(Bloomberg News) Evy Hambro, portfolio manager of BlackRock Inc.'s $16 billion World Mining Fund, said he's been adding "significantly" to his holdings in the past few weeks as mining-stock valuations are "unrealistically low."

"If you can buy producing assets for less than it costs you to build stuff in the future, then that's a great deal," Hambro said in an interview in London. "We went into the market and we added to our holdings significantly," he said, declining to identify specific stocks.

A 23 percent slump this half in the FTSE 350 Mining Index, which includes BHP Billiton Ltd. and Rio Tinto Group, has outpaced the 8.2 percent drop in the U.K.'s benchmark FTSE 100 Index. Rio, the world's second-largest miner, said last week that concerns arising from Europe's debt crisis don't reflect the "real economy" and demand for iron ore and coal is strong.

An indicator of value used by BlackRock is the cost of replacing or building mining assets versus the cost of acquiring them, said Hambro, 39. That measure has dropped recently with mining stocks trading at as low as 70 percent of replacement costs, he said, adding that the ratio declined to about 50 percent in the financial crisis of late 2008.

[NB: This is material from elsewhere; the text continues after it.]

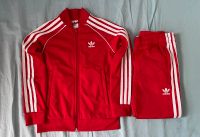 Adidas Sportanzug Gr 128 Harburg - Hamburg Heimfeld Vorschau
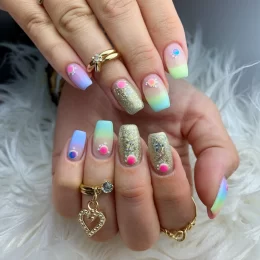 Unhas Decoradas 2024 Tendencias e Inspiracoes para Estilos Modernos 2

"We are buying these assets well below their replacement cost and over three, five, 10 years we think they are going to do very well," he said. "We've got to an unrealistically low point in valuations relative to what's going on, but that doesn't mean that the risk of what's going on is low."

Rio Tinto, BHP

BlackRock's World Mining Fund, which counts Rio, BHP, Vale SA, Freeport-McMoRan Copper & Gold Inc. and Teck Resources Ltd. as its top five holdings, is down 24 percent this year through Oct. 14, according to data compiled by Bloomberg. That compares with a 22 percent drop in the HSBC Global Mining Index over the period, the data show. The fund returned 29 percent last year.

An index of six metals on the London Metal Exchange has fallen 18 percent this half on signs economic growth is slowing in the U.S. and as speculation increases that Europe's debt crisis is spreading. European Central Bank President Jean-Claude Trichet said Oct. 11 the crisis threatens the region's financial system, while officials race to draft a plan to end the turmoil.

European Union leaders won't provide the quick solution to the euro-area crisis that global policy makers are pushing for at an Oct. 23 summit, German Chancellor Angela Merkel's chief spokesman Steffen Seibert told reporters in Berlin today.

The FTSE 350 mining index, down 28 percent this year, fell 0.4 percent by 2:28 p.m. London time. It has rebounded about 21 percent from its 2011 low on Oct. 4.